Let $p,q,r$ be three distinct prime numbers and $m = p\times q\times r$.
How many of the numbers {$1,2,…,m$} are relatively prime to $m$?
My attempt:
-
$m=2 \times 3 \times 5=30$,
-
$m=2\times 3 \times 7=42$,
-
$m=3\times 5\times 7=105$,
and I see the pattern that relatively prime numbers to $m$ are prime numbers(and their powers) except {$p,q,r$}. Prime factorization of $m$ is $p\times q\times r$ and I can maybe argue that $m$ cannot be divided by any other prime number.

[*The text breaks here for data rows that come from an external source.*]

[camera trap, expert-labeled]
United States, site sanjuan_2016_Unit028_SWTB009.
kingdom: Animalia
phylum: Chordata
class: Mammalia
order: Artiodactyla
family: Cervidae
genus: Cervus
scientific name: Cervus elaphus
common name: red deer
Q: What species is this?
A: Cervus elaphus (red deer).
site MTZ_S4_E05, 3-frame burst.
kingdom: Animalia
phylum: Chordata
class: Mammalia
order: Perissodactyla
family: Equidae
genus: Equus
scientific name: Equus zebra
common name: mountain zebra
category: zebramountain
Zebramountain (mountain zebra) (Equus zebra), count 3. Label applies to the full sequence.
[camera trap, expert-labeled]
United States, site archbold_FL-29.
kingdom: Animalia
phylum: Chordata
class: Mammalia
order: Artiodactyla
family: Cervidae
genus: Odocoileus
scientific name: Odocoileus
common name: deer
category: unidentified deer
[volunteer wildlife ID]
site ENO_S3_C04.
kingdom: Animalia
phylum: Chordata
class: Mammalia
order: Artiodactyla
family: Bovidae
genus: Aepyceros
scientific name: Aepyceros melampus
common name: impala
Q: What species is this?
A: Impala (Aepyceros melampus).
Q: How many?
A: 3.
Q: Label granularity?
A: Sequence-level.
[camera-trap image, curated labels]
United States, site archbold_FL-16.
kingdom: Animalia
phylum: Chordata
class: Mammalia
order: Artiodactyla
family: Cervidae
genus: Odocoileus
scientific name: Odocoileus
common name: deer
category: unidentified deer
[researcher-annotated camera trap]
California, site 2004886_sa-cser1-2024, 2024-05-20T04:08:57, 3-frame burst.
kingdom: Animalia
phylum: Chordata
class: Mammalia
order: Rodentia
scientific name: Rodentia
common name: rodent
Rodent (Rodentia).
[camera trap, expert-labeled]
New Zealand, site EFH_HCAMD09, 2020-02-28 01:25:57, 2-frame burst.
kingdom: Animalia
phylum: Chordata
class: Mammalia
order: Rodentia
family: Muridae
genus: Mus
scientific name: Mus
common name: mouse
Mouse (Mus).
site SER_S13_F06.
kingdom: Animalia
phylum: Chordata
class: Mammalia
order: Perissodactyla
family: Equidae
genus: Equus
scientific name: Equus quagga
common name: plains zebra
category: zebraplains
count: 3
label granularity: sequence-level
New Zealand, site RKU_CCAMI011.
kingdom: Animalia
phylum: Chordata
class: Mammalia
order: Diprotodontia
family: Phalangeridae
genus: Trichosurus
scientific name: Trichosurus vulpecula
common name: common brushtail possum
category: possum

But how do I prove this more formally ? I can't see any formal way to do it.
Best Answer
The solution to this is given by Euler's totient function, which can be computed explicitly using Euler's product formula (see: here)
If this machinery seems too complex, since the number you're dealing with only has three primes in its prime factorization, you could consider a "Brute Force" approach:
Let $A^{\ell}_{m} :={\{x : x=c\cdot \ell,\ c\in \mathbb{N}, x\leq m}\}$
Note that the sets $A^{p}_{m},\ A^{q}_{m},\ A^{r}_{m},\ A^{pq}_{m},\ A^{pr}_{m},\ A^{qr}_{m}$ contain all natural numbers that are NOT relatively prime to $m$.
So how many of the numbers ${\{1,2,...,m}\}$ are relatively prime to $m$? $$m-\vert A^{p}_{m} \cup A^{q}_{m}\cup A^{r}_{m}\cup A^{pq}_{m}\cup A^{pr}_{m}\cup A^{qr}_{m} \vert $$
Note that there is some overlap between these sets, but the size of the union can easily be determined using inclusion-exclusion.